In a substantial list of recommendations of what individuals can do to reduce the environmental exposure to carcinogens, the panel reporting to President Obama wrote:  "Exposure to pesticides can be decreased by choosing, to the extent possible, food grown without pesticides or chemical fertilizers and washing conventionally grown produce to remove residues."

Kathy Means, vice president of government relations and public affairs for the Newark, Del.-based Produce Marketing Association, said the subject of agricultural chemicals was only a small part of the report.

“When I read it, I see a major call for additional study and research,” she said.

What’s more, Means said the report should have recommended washing all produce, not just conventional produce.

“There is nothing wrong with organic and there is nothing wrong with conventional; they are both great,” she said. “Produce can’t evolve into a battle between organic and conventional; we need to be united about getting people to eat more produce — all produce.”

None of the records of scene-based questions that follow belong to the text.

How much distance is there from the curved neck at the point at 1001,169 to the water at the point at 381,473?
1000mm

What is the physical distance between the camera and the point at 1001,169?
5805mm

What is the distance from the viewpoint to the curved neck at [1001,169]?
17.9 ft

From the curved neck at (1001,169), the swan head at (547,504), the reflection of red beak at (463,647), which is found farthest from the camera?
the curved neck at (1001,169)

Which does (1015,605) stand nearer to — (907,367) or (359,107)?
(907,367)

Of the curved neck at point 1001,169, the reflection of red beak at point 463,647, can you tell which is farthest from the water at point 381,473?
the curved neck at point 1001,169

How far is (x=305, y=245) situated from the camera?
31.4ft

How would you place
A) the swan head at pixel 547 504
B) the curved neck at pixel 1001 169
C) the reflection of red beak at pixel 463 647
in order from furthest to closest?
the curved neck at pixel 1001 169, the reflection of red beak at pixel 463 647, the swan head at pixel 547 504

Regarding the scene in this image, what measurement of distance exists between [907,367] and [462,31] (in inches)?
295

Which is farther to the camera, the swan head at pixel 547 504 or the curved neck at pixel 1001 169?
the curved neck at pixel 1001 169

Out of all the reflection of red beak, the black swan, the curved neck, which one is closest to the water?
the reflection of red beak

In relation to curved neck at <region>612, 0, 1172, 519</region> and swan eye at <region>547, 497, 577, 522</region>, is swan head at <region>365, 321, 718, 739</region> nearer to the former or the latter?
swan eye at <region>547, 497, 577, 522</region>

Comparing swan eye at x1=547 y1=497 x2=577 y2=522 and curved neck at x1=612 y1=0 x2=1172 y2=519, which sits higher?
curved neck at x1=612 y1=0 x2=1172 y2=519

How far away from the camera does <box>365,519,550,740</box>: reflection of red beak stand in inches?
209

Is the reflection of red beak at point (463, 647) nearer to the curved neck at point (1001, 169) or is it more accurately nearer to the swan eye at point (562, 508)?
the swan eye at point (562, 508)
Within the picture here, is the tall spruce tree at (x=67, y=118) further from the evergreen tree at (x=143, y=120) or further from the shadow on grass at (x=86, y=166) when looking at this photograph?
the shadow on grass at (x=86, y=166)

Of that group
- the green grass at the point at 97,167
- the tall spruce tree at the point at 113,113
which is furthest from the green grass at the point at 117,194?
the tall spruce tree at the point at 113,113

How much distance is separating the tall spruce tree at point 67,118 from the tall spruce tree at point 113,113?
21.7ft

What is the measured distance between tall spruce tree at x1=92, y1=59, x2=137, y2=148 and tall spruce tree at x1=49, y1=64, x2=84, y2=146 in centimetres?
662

The 240-page report is available online.

The panel’s statement was hailed as important milestone in organic marketing by some advocates.

“It is monumental for organics, really,” said Barbara Hausman, spokeswoman for the Greenfield, Mass.-based Organic Trade Association.

“It is a boost to the whole consumer education efforts,” she said. "They didn’t say the word organic, but what they are signaling out when they are talking about what individual can do, basically they are describing organic agriculture."

Organic agriculture, with its requirements of certification and inspections, is the only farming systems that meets what the panel describes, Hausman said.